(Dataset records)
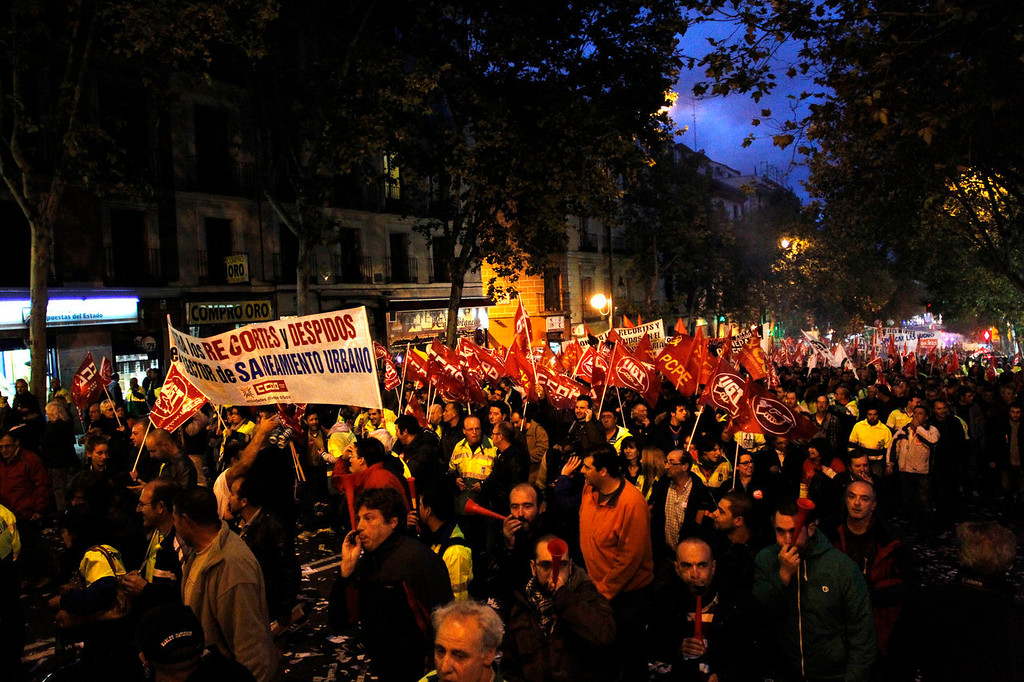 . Protestors march during a demonstration against layoffs of street cleaners and garbage collectors in Madrid, Spain, Monday, Nov. 4, 2013. Trash collectors in Madrid have started bonfires and set off firecrackers during a noisy protest in one of the Spanish capitalís main squares as they prepare to start an open-ended strike. (AP Photo/Francisco Seco)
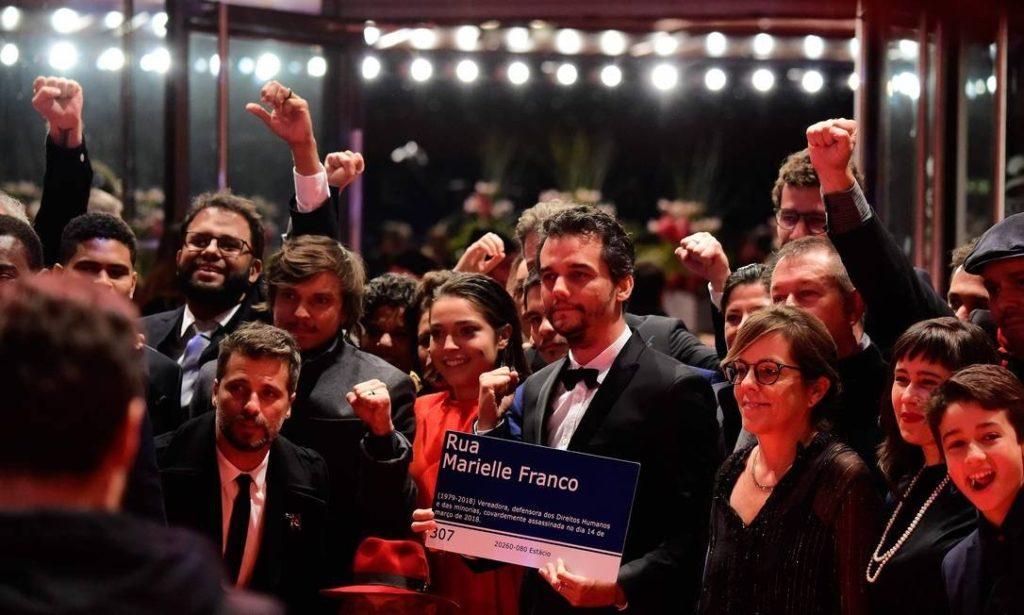 Wagner Moura levou uma placa em homenagem a Marielle Franco para o Festival de Berlim. Na foto, Moura aparece com a atriz Bella Camero (à esquerda, de vermelho), e o ator Bruno Gagliasso. (Foto: TOBIAS SCHWARZ / AFP)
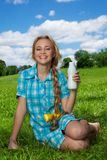 Happy blonde girl with milkshake Stock Images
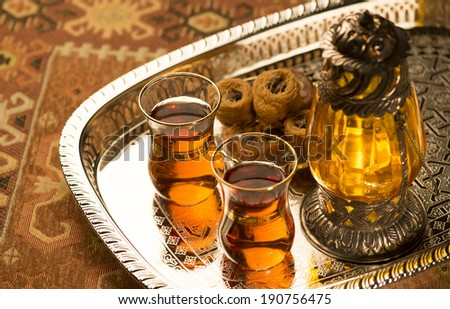Arabic lantern, sweet and tea still life - stock photo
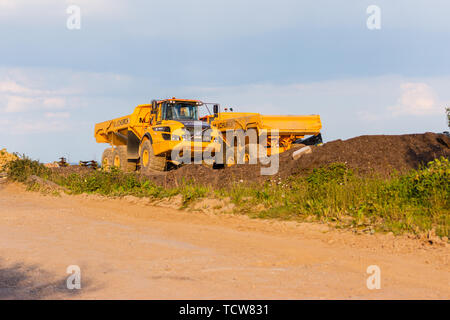 A pair of Volvo articulated A30G dumper trucks parked facing in opposite directions in golden setting sun at Cumberwell landfill - Stock Image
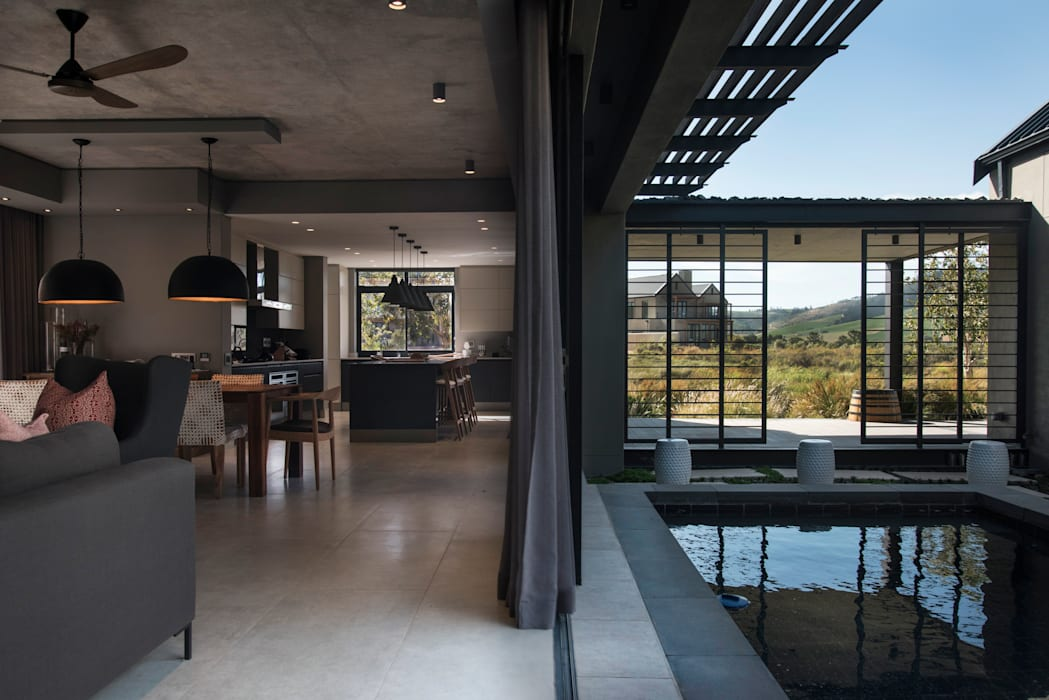 Threshold between Interior Living & Outdoor Pool Area Country style windows & doors by Tim Ziehl Architects Country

→ WHAT IS EXPECTED
Return every line above exactly, omitting images.

→ TASK OUTPUT
 . Protestors march during a demonstration against layoffs of street cleaners and garbage collectors in Madrid, Spain, Monday, Nov. 4, 2013. Trash collectors in Madrid have started bonfires and set off firecrackers during a noisy protest in one of the Spanish capitalís main squares as they prepare to start an open-ended strike. (AP Photo/Francisco Seco)
 Wagner Moura levou uma placa em homenagem a Marielle Franco para o Festival de Berlim. Na foto, Moura aparece com a atriz Bella Camero (à esquerda, de vermelho), e o ator Bruno Gagliasso. (Foto: TOBIAS SCHWARZ / AFP)
 Happy blonde girl with milkshake Stock Images
Arabic lantern, sweet and tea still life - stock photo
 A pair of Volvo articulated A30G dumper trucks parked facing in opposite directions in golden setting sun at Cumberwell landfill - Stock Image
 Threshold between Interior Living & Outdoor Pool Area Country style windows & doors by Tim Ziehl Architects Country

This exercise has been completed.